Das Handwerk feilt an seiner Zukunft!
Kammerpräsidentin Lena Strothmann sieht neue Chancen für Betriebe und Verbraucher
Gütersloh. Angesichts der sich weltweit verschärfenden Energiekrise hat Lena Strothmann, Präsidentin der Handwerkskammer Ostwestfalen-Lippe zu Bielefeld, Handwerk und Verbraucher aufgefordert, ihre Chancen zu nutzen und auf Energieeffizienz zu setzen. Auf dem 6. Energiespartag bei der Tischlerei Mesken sprach sich die CDU-Bundestagsabgeordnete angesichts der Konflikte in den Erdölländern der arabischen Welt sowie der akuten atomaren Gefahren in den japanischen Kernkraftwerken dafür aus, alle Möglichkeiten zum Energiesparen zu nutzen.
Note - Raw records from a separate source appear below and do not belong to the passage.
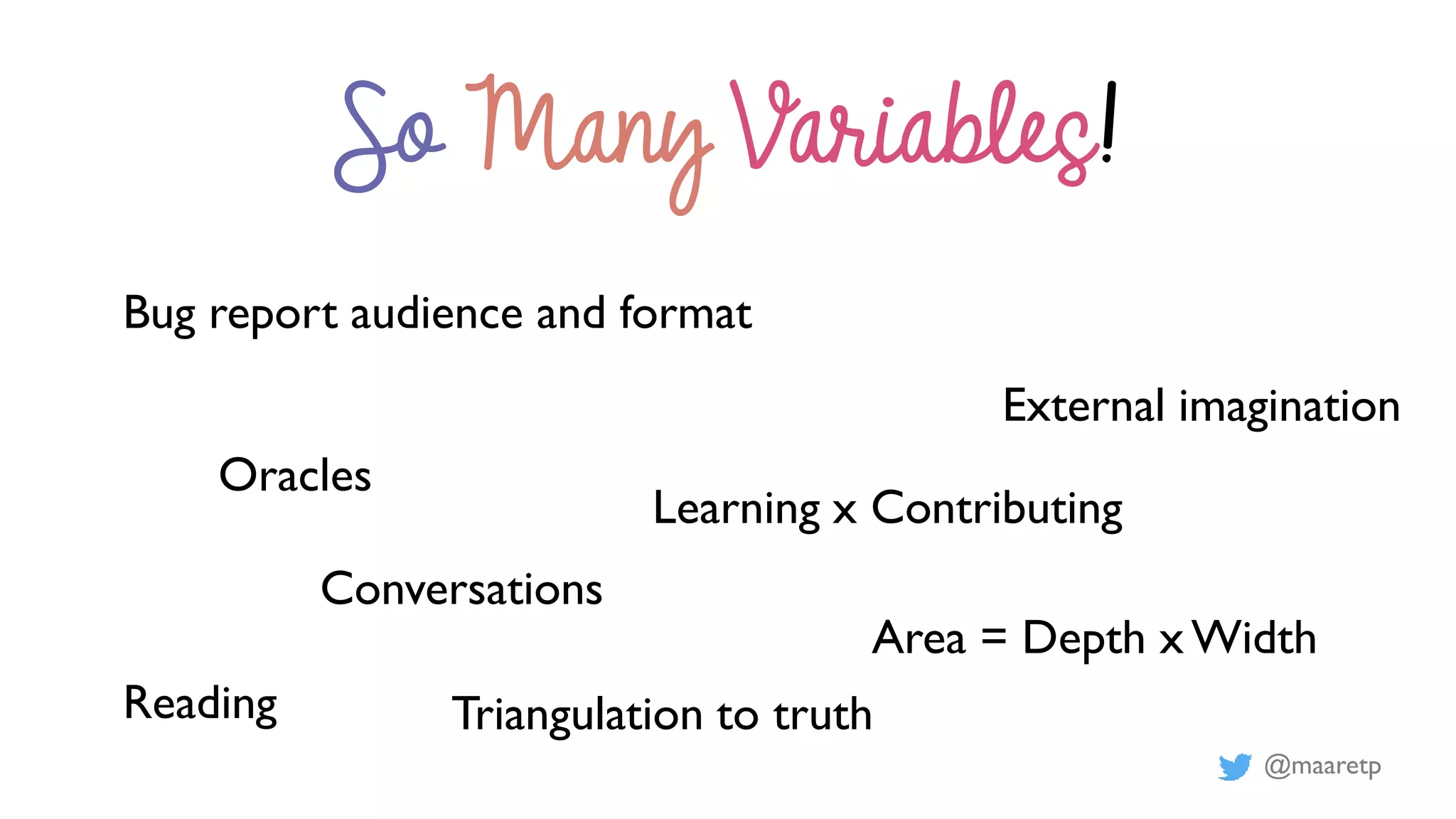 @maaretp
Bug report audience and format
So Many Variables!
Oracles
External imagination
Area = Depth x Width
Conversations
Reading
Learning x Contributing
Triangulation to truth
Wir müssen das Thema Energie neu definieren, sagte Strothmann zur Eröffnung des Energietages am Sonntag, bei dem etwa 20 Aussteller ihre Dienstleistungen und Produkte vorstellten. Das Handwerk sei mit seinen flexiblen Lösungen hier Vorbild und Vorreiter. Sie sind einer der größten Arbeitgeber der Republik, betonte Strothmann die Bedeutung der Wirtschaftsmacht von nebenan.
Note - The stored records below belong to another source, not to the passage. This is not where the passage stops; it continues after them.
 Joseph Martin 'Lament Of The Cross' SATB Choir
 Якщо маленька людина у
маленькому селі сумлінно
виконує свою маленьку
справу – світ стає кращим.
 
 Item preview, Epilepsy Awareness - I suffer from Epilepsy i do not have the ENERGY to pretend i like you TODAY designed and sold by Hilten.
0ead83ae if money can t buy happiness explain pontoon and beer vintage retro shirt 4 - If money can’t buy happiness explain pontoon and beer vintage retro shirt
Das stellten die ausstellenden Gewerke und Dienstleister am Energiespartag erneut unter Beweis. Sie haben hier ein hervorragendes Netzwerk geschaffen, lobte Strothmann die Organisatoren. Von Angeboten bei Neubau, Renovierung und Modernisierung bis hin zur Finanzierung fanden die Besucher der Messe alle relevanten Ansprechpartner unter einem Dach.
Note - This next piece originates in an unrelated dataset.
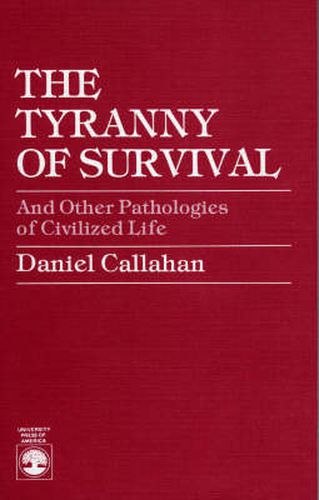 Cover image for The Tyranny of Survival and other Pathologies of Civilized Life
Die Förderung erneuerbarer Energien wie Photovoltaik sieht Lena Strothmann als Chance für das Handwerk, um auf diesem Sektor weiter zu wachsen. Deutlich wurde bei der Messe auch, dass zum Energie effizienten Bauen und Renovieren viele Komponenten zusammen kommen. Zu Dämmung, moderne Heizungstechnik vom mitdenkenden Gasbrenner über Wärmepumpen bis zu Erdwärme, Solarthermie, isolierenden Baumaterialien oder auch der Schutz und die Bekämpfung von Schimmelbefall in Altbauten zeigten die Fachleute entsprechende Möglichkeiten auf. Volksbank und Sparkasse waren mit ihren Fachleuten vertreten, um den Messebesuchern gleich vor Ort spezielle Finanzierungsmöglichkeiten und Förderprogramme aufzuzeigen. Auch Mitarbeiter der Stadtwerke, des Gütersloher Klimatisches und die freien Energieberater des Kreises Gütersloh und der Stadt waren gefragte Ansprechpartner.
Natürlich spielten auch Türen und Fenster wieder eine besondere Rolle in der Ausstellung, die die Organisatoren Annette und Hermann Mesken noch einmal um einen großen Bereich erweitert hatten. Ulrich Tschorn, Geschäftsführer des Verbandes Fenster und Fassade, legte in seinem Vortrag den zahlreichen Zuhörern den Einsatz von Wärmebildkameras durch die Profis vom Handwerk ans Herz, um Energie fressende Schwachstellen im Haus aufzuspüren. Eine effektive Idee ist der Klimagriff. Der intelligente Fenstergriff mit Mini-Prozessor zeichnet Daten zu Raumklima und Lüftungsverhalten auf und erinnert den Hausbewohner daran, regelmäßig frische Luft ins Haus zu lassen, um Schimmelbildung zu verhindern.
Der Energiespartag hat viele neue Impulse gebracht, zog Hermann Mesken ein sehr zufriedenes Fazit. Das qualifizierte Publikum habe viele konkrete Fragen gestellt, die die Experten vor Ort entsprechend kompetent beantworteten.
Die Energiesparprofis bedanken sich für Ihr Interesse.